Auto-detected issues: missing _redirects for SPA routing, build image mismatch (NODE_VERSION not pinned), Functions exceeding the 50 MB bundle limit.

For Cloudflare Pages and Workers, paste the failing deployment URL into /diagnose. Token-based connect is not required — DeployDoc reads the public build log via the deployment URL.

Auto-detected: nodejs_compat flag missing, use of Node-only npm packages, __dirname in Worker code.

Connect with a Railway API token (Account → Tokens). DeployDoc reads service logs and the env-variable manifest for the connected project.

Auto-detected: missing PORT binding, Nixpacks builder picking the wrong start command, Postgres connection-string format errors.

Paste the public deployment URL into /diagnose. Token connect is on the roadmap; until then DeployDoc reads the build log via the deploy URL.

Auto-detected: free-tier instance sleeping mid-build, npm ci failing when package-lock.json is absent.

Symptom: payments succeed in Stripe but your DB never updates. DeployDoc checks for the four common causes:

1. Webhook endpoint returns 401 because the route requires auth — it shouldn't.
2. Signature verification reads the parsed JSON body instead of the raw body.
3. The endpoint secret used in code is from a different Stripe environment.
4. The webhook is subscribed to the wrong event types.

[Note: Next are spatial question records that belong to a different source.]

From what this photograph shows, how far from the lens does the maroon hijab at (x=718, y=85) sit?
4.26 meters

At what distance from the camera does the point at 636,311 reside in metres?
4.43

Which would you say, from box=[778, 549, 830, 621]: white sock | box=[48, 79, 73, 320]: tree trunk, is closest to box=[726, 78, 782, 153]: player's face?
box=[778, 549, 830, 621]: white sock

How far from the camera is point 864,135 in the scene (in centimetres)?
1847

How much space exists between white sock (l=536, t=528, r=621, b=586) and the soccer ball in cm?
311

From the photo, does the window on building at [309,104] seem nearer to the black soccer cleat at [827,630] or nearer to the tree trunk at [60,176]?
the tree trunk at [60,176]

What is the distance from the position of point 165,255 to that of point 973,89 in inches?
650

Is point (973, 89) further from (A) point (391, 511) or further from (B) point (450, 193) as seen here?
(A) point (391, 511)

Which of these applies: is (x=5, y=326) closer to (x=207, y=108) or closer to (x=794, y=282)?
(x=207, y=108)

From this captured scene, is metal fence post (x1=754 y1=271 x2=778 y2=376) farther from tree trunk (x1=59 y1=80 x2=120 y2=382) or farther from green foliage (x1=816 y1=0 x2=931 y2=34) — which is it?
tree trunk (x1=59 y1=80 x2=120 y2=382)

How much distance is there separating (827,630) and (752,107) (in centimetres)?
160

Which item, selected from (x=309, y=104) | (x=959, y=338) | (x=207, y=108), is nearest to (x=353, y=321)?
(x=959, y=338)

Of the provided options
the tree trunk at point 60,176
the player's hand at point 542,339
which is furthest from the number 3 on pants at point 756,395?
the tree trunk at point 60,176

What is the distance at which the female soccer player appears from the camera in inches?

// Correct pattern (TanStack Start server route)
const body = await request.text();
const sig = request.headers.get("stripe-signature")!;
const event = stripe.webhooks.constructEvent(body, sig, process.env.STRIPE_WEBHOOK_SECRET!);

Symptom: users sign in but the next page renders signed-out. DeployDoc looks for:

• Site URL / Redirect URLs not including your production domain.
• Server function calling supabase.auth.getSession() in an isomorphic loader (returns null on the server).
• Missing client-side bearer attacher when a server fn uses requireSupabaseAuth.

Symptom: post-sign-in lands on /sign-in instead of your app. Usually NEXT_PUBLIC_CLERK_SIGN_IN_FALLBACK_REDIRECT_URL is unset, or middleware matchers exclude the destination. The report shows the exact middleware.ts diff.

Symptom: InvoiceURL 200s in test but returns InvalidApiKey in live. Causes DeployDoc flags:

• Using the sandbox base URL (apitest.myfatoorah.com) with a live key.
• Country-specific endpoint mismatch (KSA key against KWT endpoint).
• Webhook IP allowlist blocking MyFatoorah's production range.

Symptom: charges authorize but never capture. DeployDoc checks for source.id = src_all on a non-3DS test card, the post.url webhook returning non-200, and signature header (hashstring) not being recomputed from the raw payload.